Dès le début du film, c’est retour à la case départ : Neytiri s’emmure dans sa haine des envahisseurs (et de Spider) et Jake laisse transparaître ses travers humains en traitant son fils comme un G.I. Certes, dans la première partie, le traumatisme de la mort de machin-truc (leur autre fils) intensifie un peu ces interactions, jusqu’à un point de rupture un peu bancal… mais surmonté sans drame majeur à déplorer. Une fois que Cameron a survolé trois fois le volcan, il repique une tête dans son environnement favori et, à partir de là, rejoue les enjeux à l’identique.

Avatar : De feu et de cendres
Non ceci n’est pas une image d’Avatar 2

Les clans persécutés (Na’Vis et Tulkuns) refusent encore de prendre les armes avant que Lo’ak et sa baleine de compagnie ne les convainquent encore de mener l’assaut. Un discours sur la violence politique qui faisait déjà l’intérêt du film précédent. D’autant qu’il se concrétise exactement au même endroit, dans les mêmes circonstances, avec les mêmes forces en présence et avec la même musique.
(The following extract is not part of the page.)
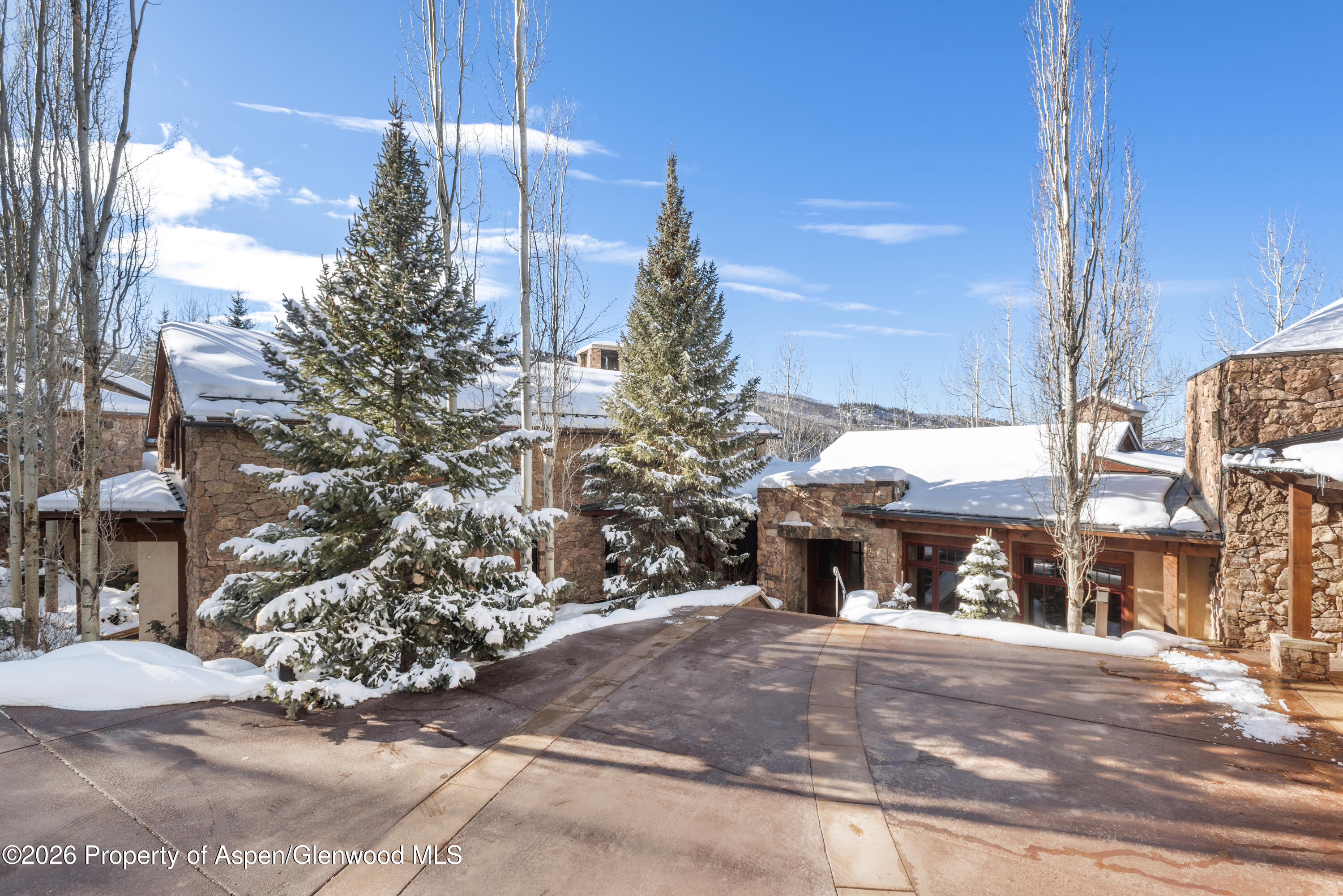 170 Falcon Road Aspen CO 81611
Le climax de De feu et de cendres est une version XXL de la dernière demi-heure d’Avatar 2, qui pique même le deus ex-machina d’Eywa à Avatar 1.
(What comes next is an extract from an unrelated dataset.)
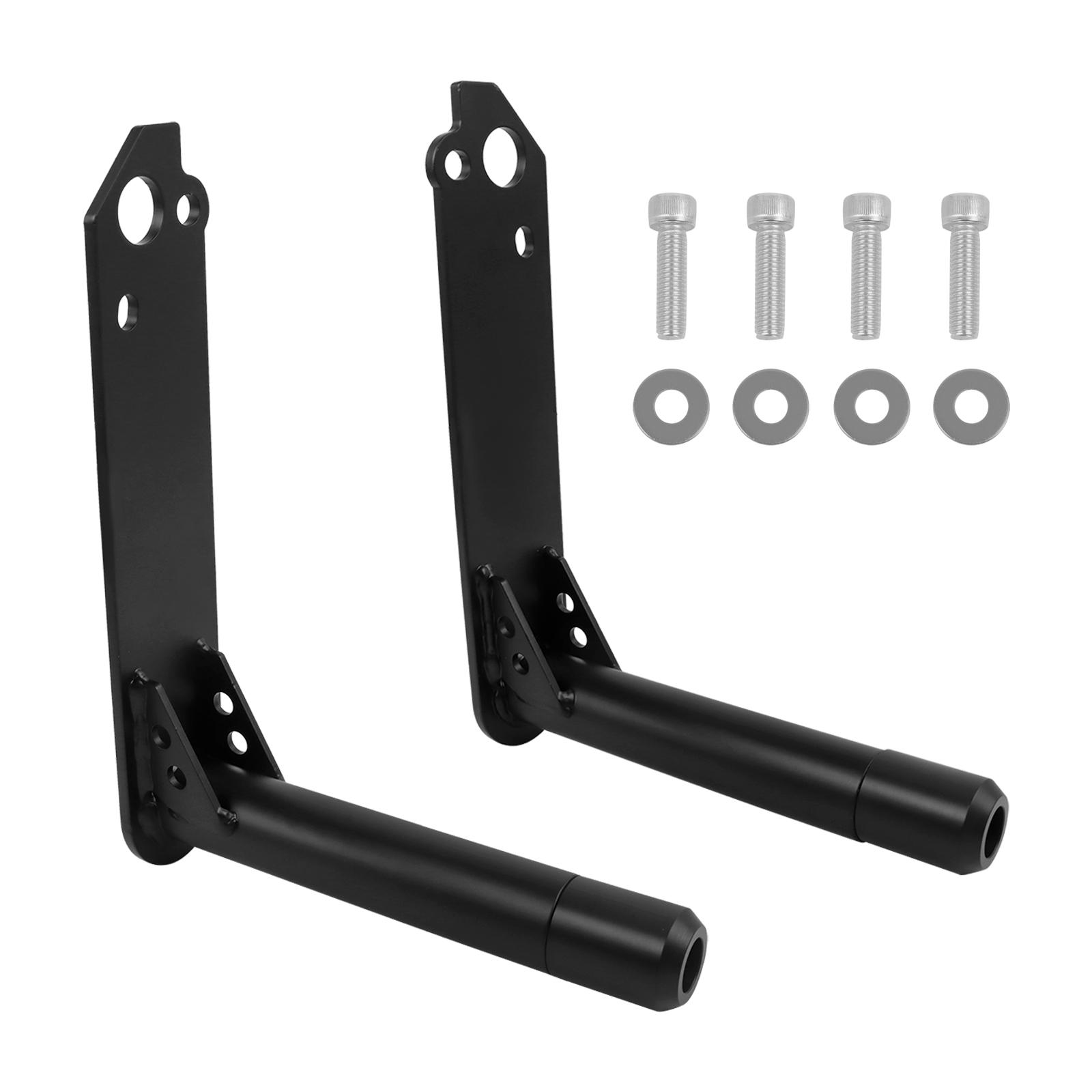 Защита двигателя, подножка для шоссе, дуги безопасности, каркас для трюков на бампере, обтекатель Indian Scout/Scout Bobber, защитные брусья от падения чёрный
Защита двигателя, подножка для шоссе, дуги безопасности, каркас для трюков на бампере, обтекатель Indian Scout/Scout Bobber, защитные брусья от падения чёрный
Le long-métrage a l’avantage de mettre en évidence le procédé narratif favori de Cameron : le kidnapping d’enfants. Les héros se cachent ? Kidnapping. Ils manquent de motivation ? Kidnapping. Les nouveaux méchants ne sont pas assez effrayants ? Kidnapping. Plus de frites à la cantine ? Kidnapping. Espérons que l’hypothétique quatrième volet et son ellipse renouvellent tout ça. Mais on a un peu peur, car le cinéaste n’a voulu sacrifier aucun personnage important. Il faut bien garder une réserve de gosses à kidnapper.